Files
2024-11-17 08:34:59 -05:00

5.1 KiB

Testing IAM-Runtime checks for Metal API

What's changed

In the Metal API, there's now the ability to run different authorization policy engines. We have two engines, the cancancan engine and the permissions API engine. We added the ability to run these both during the span of a request while explicitly naming one the source of truth for the ultimate authorization outcome.

What are we trying to get out of this test?

We want to start sending authorization checks through permissions API, but not break existing behavior. We need a way to validate our permissions checks through the runtime behave as we expect.

The firts barrier to making sure we're not breaking production is to run the combined policies for all CI test cases. This proves for the tested code paths that we're at least able to serve requests.

This test plan deals with validating the policy definition and integration with Permissions API in production.

Stages of testing

There will be a few stages of rolling this out to careful since we're changing a fundamental piece of the architecture.

First, we'll run a smoke test suite against a canary which is separate from production traffic. Then, if the metrics look acceptable there, we'll roll this out to production, while keeping an eye specifically on latency and number of 403s. Then, we'll monitor for discrepancies between the models and address them. This will be a bulk of the testing time, as we'll need a long enough duration to receive an accurate sample size for operations customers perform. Finally, we can move over to only using the runtime for authorization decisions.

The next sections describe the test setup, what we'll monitor at each stage, and success criteria, and rollback procedure.

Initial Canary

In this setup, we'll have a separate ingress and deployment for the Metal API. This will allow us to exclusively route traffic to the backend configured to use the IAM runtime, while leaving production traffic using the cancan policy only.

The purpose of doing this is to try and find any hidden bugs that would cause an outage.

We'll test this by running the terraform CI tests against the canary image.

The success criteria for this step are:

  • CI test passes
  • CI test duration does not increase significantly compared to usual runtimes (canary CI runtime <= 150% normal runtime)

Typical CI tests uses API keys instead of an Identity API JWT, which would be necessary for a permissions API check, so I'll need to modify terraform to pull the credentials appropriately.

Rolling back here just involves cleaning up canary resources, and has no impact on customer experience.

Production Roll-out

In this setup, we'll set the appropriate configuratoin for all HTTP frontend pods. This will cause all requests to pass through both policy engines and start generating trace data.

The purpose of this stage is to start getting real production work passing through the permissions checks, but not yet starting to affect the result of a request.

The testing in this stage is just to see that the frontends are healthy, and that immediately serving a spike of 403s. The rest of the data will come from next stage of the test plan, Monitoring.

Rolling back here is restarting the API with `POLICY_ENGINE` unset, which defaults to only using cancancan.

Monitoring

The setup here is no different than the previous stage, but it is likely a bulk of the time, so I've separated it out. Here we'll be monitoring tracing data to look for differences in authorization decisions between the two engines.
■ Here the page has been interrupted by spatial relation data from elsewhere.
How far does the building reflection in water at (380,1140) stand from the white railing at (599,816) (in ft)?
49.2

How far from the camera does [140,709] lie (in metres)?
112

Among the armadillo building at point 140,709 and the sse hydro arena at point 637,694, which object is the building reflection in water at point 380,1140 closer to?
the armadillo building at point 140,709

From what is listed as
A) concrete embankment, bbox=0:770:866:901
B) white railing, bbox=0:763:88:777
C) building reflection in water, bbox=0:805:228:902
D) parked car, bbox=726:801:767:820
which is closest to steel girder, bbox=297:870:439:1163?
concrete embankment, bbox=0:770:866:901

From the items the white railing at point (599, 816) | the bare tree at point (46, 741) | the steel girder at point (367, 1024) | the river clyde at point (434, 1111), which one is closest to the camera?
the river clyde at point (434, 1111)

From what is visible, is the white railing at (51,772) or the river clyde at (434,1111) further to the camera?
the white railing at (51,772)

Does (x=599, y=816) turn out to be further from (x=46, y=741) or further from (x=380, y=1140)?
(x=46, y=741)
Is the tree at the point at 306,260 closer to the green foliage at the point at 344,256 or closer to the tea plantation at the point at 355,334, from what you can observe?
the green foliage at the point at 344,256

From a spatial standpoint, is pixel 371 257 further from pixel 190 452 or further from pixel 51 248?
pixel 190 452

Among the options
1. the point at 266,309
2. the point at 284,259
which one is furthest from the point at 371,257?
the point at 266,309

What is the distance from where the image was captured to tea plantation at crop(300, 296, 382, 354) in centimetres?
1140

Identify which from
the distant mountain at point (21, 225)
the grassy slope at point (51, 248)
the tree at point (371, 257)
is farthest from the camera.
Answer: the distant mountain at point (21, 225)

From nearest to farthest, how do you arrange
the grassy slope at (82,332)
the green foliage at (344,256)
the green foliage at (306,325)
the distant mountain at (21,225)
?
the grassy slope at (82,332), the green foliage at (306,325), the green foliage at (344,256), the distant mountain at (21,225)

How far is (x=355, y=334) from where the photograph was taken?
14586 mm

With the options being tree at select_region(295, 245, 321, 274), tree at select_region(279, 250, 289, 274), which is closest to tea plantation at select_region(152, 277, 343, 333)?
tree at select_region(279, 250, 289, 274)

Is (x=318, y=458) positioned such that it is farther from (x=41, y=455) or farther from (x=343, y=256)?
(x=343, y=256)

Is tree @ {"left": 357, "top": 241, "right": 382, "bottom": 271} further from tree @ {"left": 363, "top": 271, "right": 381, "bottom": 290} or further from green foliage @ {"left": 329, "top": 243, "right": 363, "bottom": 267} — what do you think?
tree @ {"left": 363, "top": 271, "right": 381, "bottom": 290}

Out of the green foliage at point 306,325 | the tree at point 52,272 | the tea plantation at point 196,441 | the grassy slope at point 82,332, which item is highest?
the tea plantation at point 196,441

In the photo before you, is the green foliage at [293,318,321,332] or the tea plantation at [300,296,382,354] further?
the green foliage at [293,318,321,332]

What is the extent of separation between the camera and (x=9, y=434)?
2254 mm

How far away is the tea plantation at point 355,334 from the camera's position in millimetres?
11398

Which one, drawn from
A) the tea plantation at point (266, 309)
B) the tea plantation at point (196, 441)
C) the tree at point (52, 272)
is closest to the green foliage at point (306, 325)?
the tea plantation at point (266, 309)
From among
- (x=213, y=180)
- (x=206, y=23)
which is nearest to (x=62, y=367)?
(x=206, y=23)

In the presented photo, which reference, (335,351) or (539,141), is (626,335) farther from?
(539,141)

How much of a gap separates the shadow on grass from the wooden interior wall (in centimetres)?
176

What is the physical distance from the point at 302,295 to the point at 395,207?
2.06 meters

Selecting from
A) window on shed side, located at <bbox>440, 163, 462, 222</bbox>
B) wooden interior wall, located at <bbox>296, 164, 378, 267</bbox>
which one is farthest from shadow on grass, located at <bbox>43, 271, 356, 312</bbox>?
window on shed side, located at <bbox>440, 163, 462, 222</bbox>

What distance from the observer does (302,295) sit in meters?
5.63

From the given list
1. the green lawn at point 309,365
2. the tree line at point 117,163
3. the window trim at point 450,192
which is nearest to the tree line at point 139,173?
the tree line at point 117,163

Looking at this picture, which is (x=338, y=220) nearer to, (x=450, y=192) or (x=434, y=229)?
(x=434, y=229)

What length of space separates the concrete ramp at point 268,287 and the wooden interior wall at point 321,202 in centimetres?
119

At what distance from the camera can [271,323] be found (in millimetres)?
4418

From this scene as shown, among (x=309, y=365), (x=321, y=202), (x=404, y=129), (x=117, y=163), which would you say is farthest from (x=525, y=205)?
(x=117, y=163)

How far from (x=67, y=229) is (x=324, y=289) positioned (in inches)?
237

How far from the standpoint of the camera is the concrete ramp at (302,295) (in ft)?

The main failure we expect here is that the policy results differ, which means either our definition of the equivalent Metal API roles in Permissions API need to be updated, or potentially, that the logic that does the Metal API check is broken.

We can detect and I will create a HC dashboard to show authorization decisions that don't match, which can be due to the following reasons:

  • Policies are different
  • Computed incorrect tenant resource
  • Couldn't resolve the tenant resource

We can then address those issues on a case-by-case basis

We're also interested in the overal latency impact:

  • P95 Runtime Authorization check latency matches or is better than published Permission API latency

Completion criteria:

  • 100% accuracy on runtime checks that have been performed

There's probably a better metric here for determining "completeness", but as a goal, driving discrepancies down toward 0, is a good indicator that we're ready to cut-over completely.

As we close the gap between the two models, we might decide that some error is tolerable.

Runtime is the source of truth

Once we're here, we're happy with how the policy model is performing, we're ready to start using the runtime as the source of truth. This is just a configuation change to set POLICY_ENGINE to prefer_runtime or runtime_only.

Prefer runtime uses the runtime check where possible. We still need to address the staff authorizatoin model, so for that, we'll fall back to existing cancancan policies.

At this point, customers authenticating with an exchanged token will be served responses based on the permissions API policy.